I stood there for a minute, feeling rotten, then I flicked on the TV without the sound. A morning-program MC gave me what was probably a very famous grin. I turned him off.

She was more composed when she came back. She had dried her eyes. She sat down, not close to me.

“Tell me, Harry,” she said. “I… I want to know.”

“It’s nothing more than I’ve already said. Really, Estelle. She got involved with this fellow Duke somehow, and one thing led to another.”

“No,” she said. She was not looking at me. “I want to know about her, Harry. This… running around, you called it. That was it all the time, wasn’t it? When you and she broke up?”

“Estelle, it’s a messy story. She was your sister—you know as much about the kind of girl she was as I do.”
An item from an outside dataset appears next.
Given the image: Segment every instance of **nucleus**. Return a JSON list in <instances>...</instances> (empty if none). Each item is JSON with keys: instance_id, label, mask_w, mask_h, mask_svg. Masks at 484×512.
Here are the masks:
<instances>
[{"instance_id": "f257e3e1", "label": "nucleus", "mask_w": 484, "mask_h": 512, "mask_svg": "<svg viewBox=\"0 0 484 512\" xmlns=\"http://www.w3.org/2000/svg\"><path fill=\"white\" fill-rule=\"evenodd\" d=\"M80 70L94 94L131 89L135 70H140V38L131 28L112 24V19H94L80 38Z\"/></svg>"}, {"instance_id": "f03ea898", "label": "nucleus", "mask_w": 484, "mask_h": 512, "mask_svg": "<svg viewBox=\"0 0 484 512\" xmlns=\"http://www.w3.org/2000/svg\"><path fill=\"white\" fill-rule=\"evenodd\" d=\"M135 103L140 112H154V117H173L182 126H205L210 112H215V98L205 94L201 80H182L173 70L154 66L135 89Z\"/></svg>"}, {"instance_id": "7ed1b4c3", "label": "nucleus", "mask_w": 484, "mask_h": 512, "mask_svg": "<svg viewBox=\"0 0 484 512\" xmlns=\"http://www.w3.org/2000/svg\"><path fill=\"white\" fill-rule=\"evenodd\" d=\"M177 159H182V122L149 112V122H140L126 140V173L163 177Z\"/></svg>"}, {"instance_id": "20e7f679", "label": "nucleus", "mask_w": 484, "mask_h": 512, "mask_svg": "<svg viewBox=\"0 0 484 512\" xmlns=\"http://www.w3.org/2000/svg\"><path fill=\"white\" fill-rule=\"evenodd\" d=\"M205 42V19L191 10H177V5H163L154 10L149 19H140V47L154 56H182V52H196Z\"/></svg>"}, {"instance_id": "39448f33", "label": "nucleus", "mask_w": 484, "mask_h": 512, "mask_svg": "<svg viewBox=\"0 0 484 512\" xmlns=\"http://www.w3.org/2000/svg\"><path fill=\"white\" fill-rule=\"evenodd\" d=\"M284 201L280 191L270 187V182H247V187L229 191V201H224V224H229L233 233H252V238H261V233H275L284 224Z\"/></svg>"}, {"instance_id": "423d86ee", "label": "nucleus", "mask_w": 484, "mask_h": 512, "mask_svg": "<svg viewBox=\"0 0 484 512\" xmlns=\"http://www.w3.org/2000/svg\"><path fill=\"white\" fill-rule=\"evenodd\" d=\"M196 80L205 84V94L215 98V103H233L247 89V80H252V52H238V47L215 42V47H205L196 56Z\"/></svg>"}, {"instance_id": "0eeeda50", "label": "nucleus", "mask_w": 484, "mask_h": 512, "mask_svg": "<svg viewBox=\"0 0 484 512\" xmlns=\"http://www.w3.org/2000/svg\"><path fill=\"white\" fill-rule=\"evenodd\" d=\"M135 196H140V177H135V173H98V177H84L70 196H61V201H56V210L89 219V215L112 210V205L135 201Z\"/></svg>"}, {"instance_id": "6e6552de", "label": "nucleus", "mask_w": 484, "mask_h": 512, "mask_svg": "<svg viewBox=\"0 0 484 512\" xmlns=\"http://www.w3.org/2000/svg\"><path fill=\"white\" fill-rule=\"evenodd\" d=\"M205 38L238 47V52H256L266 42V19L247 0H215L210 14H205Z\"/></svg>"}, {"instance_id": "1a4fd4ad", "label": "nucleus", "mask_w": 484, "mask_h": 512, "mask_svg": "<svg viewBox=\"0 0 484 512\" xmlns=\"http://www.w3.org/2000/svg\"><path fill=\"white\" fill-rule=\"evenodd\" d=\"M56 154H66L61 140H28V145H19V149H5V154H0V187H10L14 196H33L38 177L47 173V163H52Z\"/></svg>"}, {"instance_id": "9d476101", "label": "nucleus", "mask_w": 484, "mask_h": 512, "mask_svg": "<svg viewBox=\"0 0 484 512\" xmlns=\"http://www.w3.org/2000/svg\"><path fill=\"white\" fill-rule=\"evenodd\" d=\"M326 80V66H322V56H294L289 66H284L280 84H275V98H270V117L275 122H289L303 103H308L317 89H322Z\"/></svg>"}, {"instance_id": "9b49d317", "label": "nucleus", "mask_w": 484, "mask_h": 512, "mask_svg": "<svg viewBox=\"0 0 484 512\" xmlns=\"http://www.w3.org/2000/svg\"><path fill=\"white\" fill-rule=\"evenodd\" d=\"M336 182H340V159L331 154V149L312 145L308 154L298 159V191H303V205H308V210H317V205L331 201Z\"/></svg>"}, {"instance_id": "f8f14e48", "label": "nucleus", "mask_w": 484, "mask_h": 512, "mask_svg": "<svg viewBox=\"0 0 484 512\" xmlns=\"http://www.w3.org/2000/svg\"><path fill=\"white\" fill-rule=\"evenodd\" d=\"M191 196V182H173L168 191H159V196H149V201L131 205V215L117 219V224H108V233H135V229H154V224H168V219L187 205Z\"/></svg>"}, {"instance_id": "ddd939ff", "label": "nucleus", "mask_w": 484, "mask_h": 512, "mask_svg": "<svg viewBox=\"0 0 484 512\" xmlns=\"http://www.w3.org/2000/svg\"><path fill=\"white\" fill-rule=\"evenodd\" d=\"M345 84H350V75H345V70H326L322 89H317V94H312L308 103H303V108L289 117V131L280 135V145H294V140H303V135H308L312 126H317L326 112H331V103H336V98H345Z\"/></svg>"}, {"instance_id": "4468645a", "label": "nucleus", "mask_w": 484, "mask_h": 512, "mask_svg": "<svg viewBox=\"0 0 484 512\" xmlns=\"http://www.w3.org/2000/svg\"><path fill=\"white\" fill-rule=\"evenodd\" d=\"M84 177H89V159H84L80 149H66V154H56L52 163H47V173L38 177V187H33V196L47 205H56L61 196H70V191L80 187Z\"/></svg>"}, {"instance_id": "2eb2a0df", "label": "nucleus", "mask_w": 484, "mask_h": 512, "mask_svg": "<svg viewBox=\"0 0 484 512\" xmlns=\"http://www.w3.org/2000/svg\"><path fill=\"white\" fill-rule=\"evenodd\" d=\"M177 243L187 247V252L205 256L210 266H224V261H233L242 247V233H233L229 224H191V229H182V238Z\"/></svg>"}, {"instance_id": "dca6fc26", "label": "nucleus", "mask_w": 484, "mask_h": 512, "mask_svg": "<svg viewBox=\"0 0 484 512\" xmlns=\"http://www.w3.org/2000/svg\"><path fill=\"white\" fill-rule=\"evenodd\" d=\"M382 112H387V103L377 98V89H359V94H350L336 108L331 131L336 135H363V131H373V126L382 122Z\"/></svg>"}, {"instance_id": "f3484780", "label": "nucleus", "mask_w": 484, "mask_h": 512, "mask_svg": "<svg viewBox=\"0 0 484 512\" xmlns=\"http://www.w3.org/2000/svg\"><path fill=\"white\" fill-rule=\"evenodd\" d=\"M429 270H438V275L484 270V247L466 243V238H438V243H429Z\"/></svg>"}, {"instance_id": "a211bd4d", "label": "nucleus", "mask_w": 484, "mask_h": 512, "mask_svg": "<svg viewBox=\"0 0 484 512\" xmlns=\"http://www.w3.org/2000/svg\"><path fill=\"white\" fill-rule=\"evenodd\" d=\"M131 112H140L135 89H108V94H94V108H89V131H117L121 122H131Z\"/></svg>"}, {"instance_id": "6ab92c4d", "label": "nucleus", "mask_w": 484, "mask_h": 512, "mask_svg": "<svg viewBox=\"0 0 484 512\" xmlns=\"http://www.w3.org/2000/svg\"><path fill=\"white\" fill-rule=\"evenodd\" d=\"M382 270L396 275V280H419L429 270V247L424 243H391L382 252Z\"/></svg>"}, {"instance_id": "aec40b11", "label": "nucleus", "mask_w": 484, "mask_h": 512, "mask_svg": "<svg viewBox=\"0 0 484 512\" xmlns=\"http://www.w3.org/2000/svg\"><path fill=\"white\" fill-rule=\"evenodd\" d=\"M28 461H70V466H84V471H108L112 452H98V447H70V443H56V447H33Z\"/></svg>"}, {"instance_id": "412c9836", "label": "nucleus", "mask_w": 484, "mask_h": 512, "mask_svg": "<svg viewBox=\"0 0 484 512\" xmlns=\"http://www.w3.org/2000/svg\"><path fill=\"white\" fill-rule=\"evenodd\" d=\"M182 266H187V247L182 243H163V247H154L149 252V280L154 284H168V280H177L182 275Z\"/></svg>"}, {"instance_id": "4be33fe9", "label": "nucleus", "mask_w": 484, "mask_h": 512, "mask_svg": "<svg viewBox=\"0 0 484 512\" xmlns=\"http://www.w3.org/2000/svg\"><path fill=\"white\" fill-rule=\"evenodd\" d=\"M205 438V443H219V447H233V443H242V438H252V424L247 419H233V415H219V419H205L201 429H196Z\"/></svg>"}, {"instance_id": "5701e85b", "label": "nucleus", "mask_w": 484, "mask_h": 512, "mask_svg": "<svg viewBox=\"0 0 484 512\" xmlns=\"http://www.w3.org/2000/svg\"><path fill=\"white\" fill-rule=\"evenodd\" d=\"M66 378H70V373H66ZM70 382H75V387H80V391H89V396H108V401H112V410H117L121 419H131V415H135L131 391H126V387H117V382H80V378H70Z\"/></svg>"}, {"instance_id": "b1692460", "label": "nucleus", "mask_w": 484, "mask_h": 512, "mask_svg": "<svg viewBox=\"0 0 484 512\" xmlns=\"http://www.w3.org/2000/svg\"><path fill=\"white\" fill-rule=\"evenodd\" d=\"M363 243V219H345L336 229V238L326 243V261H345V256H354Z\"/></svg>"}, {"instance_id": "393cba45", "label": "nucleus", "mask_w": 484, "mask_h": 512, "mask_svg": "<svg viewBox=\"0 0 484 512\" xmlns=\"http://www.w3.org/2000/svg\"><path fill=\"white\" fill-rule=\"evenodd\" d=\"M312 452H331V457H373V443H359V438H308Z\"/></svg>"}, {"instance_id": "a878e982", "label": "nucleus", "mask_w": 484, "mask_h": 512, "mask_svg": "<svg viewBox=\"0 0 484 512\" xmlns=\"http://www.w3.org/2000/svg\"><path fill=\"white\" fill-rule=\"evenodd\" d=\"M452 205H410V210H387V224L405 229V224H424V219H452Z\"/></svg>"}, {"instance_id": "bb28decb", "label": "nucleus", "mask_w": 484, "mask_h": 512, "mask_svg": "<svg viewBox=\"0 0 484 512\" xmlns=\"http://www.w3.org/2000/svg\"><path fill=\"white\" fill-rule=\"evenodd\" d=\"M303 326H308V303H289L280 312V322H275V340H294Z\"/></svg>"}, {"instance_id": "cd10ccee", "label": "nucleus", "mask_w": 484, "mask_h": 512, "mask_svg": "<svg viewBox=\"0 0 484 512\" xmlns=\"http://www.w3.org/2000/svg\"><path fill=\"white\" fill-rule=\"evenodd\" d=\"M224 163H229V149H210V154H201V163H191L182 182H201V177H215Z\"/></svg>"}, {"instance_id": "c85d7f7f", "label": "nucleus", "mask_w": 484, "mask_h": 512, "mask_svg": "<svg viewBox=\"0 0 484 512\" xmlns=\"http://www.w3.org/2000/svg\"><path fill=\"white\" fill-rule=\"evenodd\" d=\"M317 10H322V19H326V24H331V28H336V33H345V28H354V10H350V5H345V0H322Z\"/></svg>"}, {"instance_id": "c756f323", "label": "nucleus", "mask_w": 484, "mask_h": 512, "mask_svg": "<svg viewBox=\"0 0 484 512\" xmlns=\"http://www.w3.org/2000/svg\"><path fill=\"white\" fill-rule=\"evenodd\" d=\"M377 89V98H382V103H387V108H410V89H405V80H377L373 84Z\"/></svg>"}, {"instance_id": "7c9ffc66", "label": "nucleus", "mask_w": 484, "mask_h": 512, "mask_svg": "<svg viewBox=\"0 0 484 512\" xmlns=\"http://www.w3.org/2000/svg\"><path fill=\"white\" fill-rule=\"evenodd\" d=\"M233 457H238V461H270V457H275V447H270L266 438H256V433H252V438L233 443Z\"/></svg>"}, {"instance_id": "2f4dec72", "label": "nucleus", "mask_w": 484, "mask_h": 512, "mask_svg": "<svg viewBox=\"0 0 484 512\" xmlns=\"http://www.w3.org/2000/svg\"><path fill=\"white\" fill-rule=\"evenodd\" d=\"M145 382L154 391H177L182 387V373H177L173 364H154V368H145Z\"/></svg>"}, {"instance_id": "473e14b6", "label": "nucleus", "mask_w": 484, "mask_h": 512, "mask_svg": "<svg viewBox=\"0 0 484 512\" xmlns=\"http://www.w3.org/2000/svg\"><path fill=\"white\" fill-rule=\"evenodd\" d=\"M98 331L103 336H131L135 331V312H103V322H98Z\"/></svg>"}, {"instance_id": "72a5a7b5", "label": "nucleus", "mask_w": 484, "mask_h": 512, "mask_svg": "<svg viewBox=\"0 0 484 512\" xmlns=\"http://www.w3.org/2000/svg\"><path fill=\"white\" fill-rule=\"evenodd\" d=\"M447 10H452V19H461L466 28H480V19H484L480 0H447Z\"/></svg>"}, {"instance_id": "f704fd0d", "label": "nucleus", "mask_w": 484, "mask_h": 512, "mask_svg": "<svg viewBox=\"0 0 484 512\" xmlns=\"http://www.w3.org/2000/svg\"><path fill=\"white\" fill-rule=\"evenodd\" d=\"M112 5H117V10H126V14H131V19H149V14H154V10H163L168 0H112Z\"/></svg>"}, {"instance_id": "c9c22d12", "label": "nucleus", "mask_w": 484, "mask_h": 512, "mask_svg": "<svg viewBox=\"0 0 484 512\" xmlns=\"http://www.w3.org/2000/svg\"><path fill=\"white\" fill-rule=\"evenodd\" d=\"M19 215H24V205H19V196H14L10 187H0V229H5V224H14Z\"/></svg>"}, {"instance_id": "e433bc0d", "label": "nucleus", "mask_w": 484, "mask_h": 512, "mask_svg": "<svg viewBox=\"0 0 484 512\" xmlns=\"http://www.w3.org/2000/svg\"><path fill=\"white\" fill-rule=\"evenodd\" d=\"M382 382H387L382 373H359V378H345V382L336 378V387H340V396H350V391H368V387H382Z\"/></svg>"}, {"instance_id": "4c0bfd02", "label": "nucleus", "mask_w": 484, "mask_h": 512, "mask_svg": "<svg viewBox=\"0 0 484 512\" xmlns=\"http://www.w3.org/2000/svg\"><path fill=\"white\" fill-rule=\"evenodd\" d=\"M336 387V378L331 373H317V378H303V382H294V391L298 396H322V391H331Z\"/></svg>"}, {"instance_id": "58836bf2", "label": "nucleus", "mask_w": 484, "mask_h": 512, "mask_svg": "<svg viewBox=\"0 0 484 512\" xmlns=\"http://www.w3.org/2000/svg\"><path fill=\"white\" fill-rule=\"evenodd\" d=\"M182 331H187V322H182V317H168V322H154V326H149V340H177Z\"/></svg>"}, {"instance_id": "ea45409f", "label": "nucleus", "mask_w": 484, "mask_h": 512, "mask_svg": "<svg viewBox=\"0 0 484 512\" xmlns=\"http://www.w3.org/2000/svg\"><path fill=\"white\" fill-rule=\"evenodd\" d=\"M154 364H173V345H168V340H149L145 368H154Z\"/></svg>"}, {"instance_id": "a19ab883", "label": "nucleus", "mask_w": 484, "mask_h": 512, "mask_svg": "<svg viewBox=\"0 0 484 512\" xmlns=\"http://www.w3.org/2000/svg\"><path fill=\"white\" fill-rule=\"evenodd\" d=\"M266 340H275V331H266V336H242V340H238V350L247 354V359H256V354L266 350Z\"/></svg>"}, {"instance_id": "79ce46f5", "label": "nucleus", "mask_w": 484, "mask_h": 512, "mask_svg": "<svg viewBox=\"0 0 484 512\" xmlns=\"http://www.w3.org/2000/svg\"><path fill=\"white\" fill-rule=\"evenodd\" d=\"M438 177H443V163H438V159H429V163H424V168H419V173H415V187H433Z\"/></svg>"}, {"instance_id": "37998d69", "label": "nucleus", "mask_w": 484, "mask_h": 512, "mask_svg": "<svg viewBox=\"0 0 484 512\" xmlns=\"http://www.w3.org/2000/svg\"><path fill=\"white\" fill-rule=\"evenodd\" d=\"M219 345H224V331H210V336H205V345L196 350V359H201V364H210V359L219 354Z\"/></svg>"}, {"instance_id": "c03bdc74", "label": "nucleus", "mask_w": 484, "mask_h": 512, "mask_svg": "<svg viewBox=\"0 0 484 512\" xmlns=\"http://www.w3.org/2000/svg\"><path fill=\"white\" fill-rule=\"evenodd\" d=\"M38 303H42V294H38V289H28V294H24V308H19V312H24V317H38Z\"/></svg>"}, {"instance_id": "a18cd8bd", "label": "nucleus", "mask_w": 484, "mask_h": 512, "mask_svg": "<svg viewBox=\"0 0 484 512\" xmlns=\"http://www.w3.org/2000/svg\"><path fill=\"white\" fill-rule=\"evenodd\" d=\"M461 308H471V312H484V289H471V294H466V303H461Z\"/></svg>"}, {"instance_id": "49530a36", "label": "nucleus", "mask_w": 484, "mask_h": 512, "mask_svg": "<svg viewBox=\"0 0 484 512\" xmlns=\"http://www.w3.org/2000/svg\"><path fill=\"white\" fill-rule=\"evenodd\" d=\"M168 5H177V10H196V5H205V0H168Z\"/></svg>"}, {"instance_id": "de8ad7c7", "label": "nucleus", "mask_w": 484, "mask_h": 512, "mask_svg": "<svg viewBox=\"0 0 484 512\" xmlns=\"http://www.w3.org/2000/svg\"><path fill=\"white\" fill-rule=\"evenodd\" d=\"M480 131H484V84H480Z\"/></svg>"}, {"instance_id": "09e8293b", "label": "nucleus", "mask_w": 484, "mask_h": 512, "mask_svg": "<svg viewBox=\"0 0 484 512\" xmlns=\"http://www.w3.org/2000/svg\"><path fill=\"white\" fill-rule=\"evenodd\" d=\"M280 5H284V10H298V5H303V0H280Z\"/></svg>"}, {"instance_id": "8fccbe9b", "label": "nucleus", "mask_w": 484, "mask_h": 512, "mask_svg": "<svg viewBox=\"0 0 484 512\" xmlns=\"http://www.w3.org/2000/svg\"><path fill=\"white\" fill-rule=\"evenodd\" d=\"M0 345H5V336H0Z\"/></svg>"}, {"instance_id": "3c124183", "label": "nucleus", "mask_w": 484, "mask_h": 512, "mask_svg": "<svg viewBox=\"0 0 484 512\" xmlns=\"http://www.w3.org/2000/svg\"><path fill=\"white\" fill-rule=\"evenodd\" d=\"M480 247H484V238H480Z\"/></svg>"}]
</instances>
“Yes,” she said, “I know.” She was chewing her lip. “That’s why when I think about telling mother, or trying to hide it from her, I… Oh, Harry, I’ve been hiding things about Cathy from mother for so long. Oh, God, and now this! Now I’ll have
to hide this, too! Because I always did it. I always did it and I used to hate myself for it. Oh, Harry, it’s such a terrible thing to say, but I’ve always thought of her as such a—”

She cut herself off but you could guess the word easily enough. Tramp would do. Someone like Estelle could not think of a girl like Cathy in any other way, and I supposed you could not criticize her too much. But now she was being hurt because of it.

She had started to cry again, and her body began to shake like a child’s. I got up and walked across the room and stood by the windows. There was an air-conditioning unit in one of them but it was off. It was almost 6:30. Traffic was loosening up down below. In another couple of hours it would be something to hide from.

“But I know one of the reasons,” she said behind me.

“What?”

She was not looking at me. “Why she was that way.”

“I don’t get you.”

She still did not look up. ‘She must have told you about the time she was lost in the mountains up beyond Lake George. When she was six.”

“Sure.”

“She didn’t get lost, Harry. Someone… a man… attacked her. Criminally.”

“Oh, damn, Estelle.”

“He… they sent him to jail for it. But that isn’t the point. The point is that Catherine somehow forgot about it, Harry. Or she deliberately put it out of her mind. Sublimated it, that’s the word. I heard her talk about it afterward a dozen times, and all she ever remembered was wandering in the woods and being cold. She talked about it like some marvelous childhood adventure she’d had, and the … the other part of it was out of her mind completely. I wanted to tell her about it but I never could.